Iran activist gets eight years in jail: report AFP/FARS/File – A general view of the courtroom shows suspected opposition supporters (in grey) attending the latest …

TEHRAN (AFP) – A court has sentenced a student activist who was charged with joining protests after Iran's disputed presidential election to eight years in jail, a reformist website reported on Saturday, quoting his wife.

"Two years of this sentence are for another conviction for acting against national security, and the rest relates to protests after the election," Abdollah Momeni's wife, whose first name was not given, told the Mowjcamp website which backs opposition leader Mir Hossein Mousavi.

She did not elaborate on her husband's earlier conviction, but said that he did not take part in "any gathering" during the post-election protest in June.
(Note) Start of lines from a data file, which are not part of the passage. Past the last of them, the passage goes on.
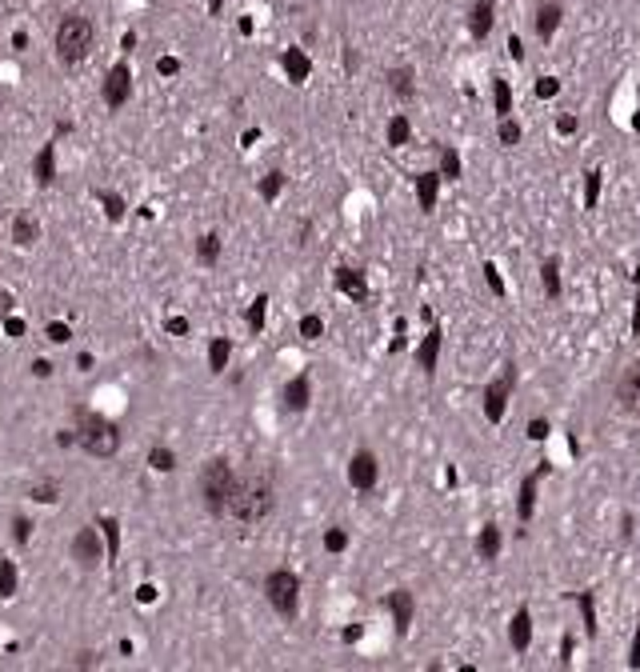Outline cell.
<instances>
[{
  "label": "cell",
  "instance_id": "obj_41",
  "mask_svg": "<svg viewBox=\"0 0 640 672\" xmlns=\"http://www.w3.org/2000/svg\"><path fill=\"white\" fill-rule=\"evenodd\" d=\"M557 92H560V81H557V76H540V81H537V96H540V101H552Z\"/></svg>",
  "mask_w": 640,
  "mask_h": 672
},
{
  "label": "cell",
  "instance_id": "obj_57",
  "mask_svg": "<svg viewBox=\"0 0 640 672\" xmlns=\"http://www.w3.org/2000/svg\"><path fill=\"white\" fill-rule=\"evenodd\" d=\"M32 372H36V377H49L52 365H49V360H36V365H32Z\"/></svg>",
  "mask_w": 640,
  "mask_h": 672
},
{
  "label": "cell",
  "instance_id": "obj_14",
  "mask_svg": "<svg viewBox=\"0 0 640 672\" xmlns=\"http://www.w3.org/2000/svg\"><path fill=\"white\" fill-rule=\"evenodd\" d=\"M388 609H392V621H397V632H408V624H412V592H405V589H397V592H388Z\"/></svg>",
  "mask_w": 640,
  "mask_h": 672
},
{
  "label": "cell",
  "instance_id": "obj_40",
  "mask_svg": "<svg viewBox=\"0 0 640 672\" xmlns=\"http://www.w3.org/2000/svg\"><path fill=\"white\" fill-rule=\"evenodd\" d=\"M325 549L328 552H345L348 549V532L345 529H328L325 532Z\"/></svg>",
  "mask_w": 640,
  "mask_h": 672
},
{
  "label": "cell",
  "instance_id": "obj_46",
  "mask_svg": "<svg viewBox=\"0 0 640 672\" xmlns=\"http://www.w3.org/2000/svg\"><path fill=\"white\" fill-rule=\"evenodd\" d=\"M68 325H49V340H52V345H64V340H68Z\"/></svg>",
  "mask_w": 640,
  "mask_h": 672
},
{
  "label": "cell",
  "instance_id": "obj_21",
  "mask_svg": "<svg viewBox=\"0 0 640 672\" xmlns=\"http://www.w3.org/2000/svg\"><path fill=\"white\" fill-rule=\"evenodd\" d=\"M437 193H440V173H420L417 176V200L425 213L437 208Z\"/></svg>",
  "mask_w": 640,
  "mask_h": 672
},
{
  "label": "cell",
  "instance_id": "obj_3",
  "mask_svg": "<svg viewBox=\"0 0 640 672\" xmlns=\"http://www.w3.org/2000/svg\"><path fill=\"white\" fill-rule=\"evenodd\" d=\"M233 492H236V472L228 460H208L200 469V500L204 509L213 516H228V504H233Z\"/></svg>",
  "mask_w": 640,
  "mask_h": 672
},
{
  "label": "cell",
  "instance_id": "obj_30",
  "mask_svg": "<svg viewBox=\"0 0 640 672\" xmlns=\"http://www.w3.org/2000/svg\"><path fill=\"white\" fill-rule=\"evenodd\" d=\"M16 596V564L12 560H0V601Z\"/></svg>",
  "mask_w": 640,
  "mask_h": 672
},
{
  "label": "cell",
  "instance_id": "obj_49",
  "mask_svg": "<svg viewBox=\"0 0 640 672\" xmlns=\"http://www.w3.org/2000/svg\"><path fill=\"white\" fill-rule=\"evenodd\" d=\"M4 332H9V336H21V332H24V320H16V316H4Z\"/></svg>",
  "mask_w": 640,
  "mask_h": 672
},
{
  "label": "cell",
  "instance_id": "obj_27",
  "mask_svg": "<svg viewBox=\"0 0 640 672\" xmlns=\"http://www.w3.org/2000/svg\"><path fill=\"white\" fill-rule=\"evenodd\" d=\"M196 256H200V265H216V260H220V236L204 233L200 245H196Z\"/></svg>",
  "mask_w": 640,
  "mask_h": 672
},
{
  "label": "cell",
  "instance_id": "obj_11",
  "mask_svg": "<svg viewBox=\"0 0 640 672\" xmlns=\"http://www.w3.org/2000/svg\"><path fill=\"white\" fill-rule=\"evenodd\" d=\"M552 464L549 460H540V469L532 472L529 480H524V484H520V504H517V516H520V524H529L532 520V509H537V480L544 477V472H549Z\"/></svg>",
  "mask_w": 640,
  "mask_h": 672
},
{
  "label": "cell",
  "instance_id": "obj_29",
  "mask_svg": "<svg viewBox=\"0 0 640 672\" xmlns=\"http://www.w3.org/2000/svg\"><path fill=\"white\" fill-rule=\"evenodd\" d=\"M408 136H412V124H408V116H392V121H388V144H392V148H400V144H408Z\"/></svg>",
  "mask_w": 640,
  "mask_h": 672
},
{
  "label": "cell",
  "instance_id": "obj_44",
  "mask_svg": "<svg viewBox=\"0 0 640 672\" xmlns=\"http://www.w3.org/2000/svg\"><path fill=\"white\" fill-rule=\"evenodd\" d=\"M12 529H16V544H29V536H32V524L24 516H16L12 520Z\"/></svg>",
  "mask_w": 640,
  "mask_h": 672
},
{
  "label": "cell",
  "instance_id": "obj_38",
  "mask_svg": "<svg viewBox=\"0 0 640 672\" xmlns=\"http://www.w3.org/2000/svg\"><path fill=\"white\" fill-rule=\"evenodd\" d=\"M96 200H101L104 208H108L112 220H121V216H124V200H121L116 193H104V188H101V193H96Z\"/></svg>",
  "mask_w": 640,
  "mask_h": 672
},
{
  "label": "cell",
  "instance_id": "obj_6",
  "mask_svg": "<svg viewBox=\"0 0 640 672\" xmlns=\"http://www.w3.org/2000/svg\"><path fill=\"white\" fill-rule=\"evenodd\" d=\"M128 96H133V68H128V61H121L104 76V104L121 108V104H128Z\"/></svg>",
  "mask_w": 640,
  "mask_h": 672
},
{
  "label": "cell",
  "instance_id": "obj_53",
  "mask_svg": "<svg viewBox=\"0 0 640 672\" xmlns=\"http://www.w3.org/2000/svg\"><path fill=\"white\" fill-rule=\"evenodd\" d=\"M629 664L640 668V624H636V641H632V652H629Z\"/></svg>",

Saturday's report comes two weeks after London newspaper The Times reported that Hossein Rassam, an Iranian employee of the British embassy, was jailed for four years after being found guilty of fomenting post-election violence.

In early October, the judiciary said that three people arrested after the unrest had been condemned to death, despite a global outcry over the mass trials of people who claimed Mahmoud Ahmadinejad's re-election was rigged.

Deadly street protests broke out in Iran after the election.

About 4,000 people were arrested, and 140 of them, including senior reformers and journalists, have been put on trial charged with seeking a "soft" overthrow of the regime and with inciting protests.

Under Iranian law, convicts may appeal their sentences, which must be upheld by both the appeals court and the supreme court before they are carried out.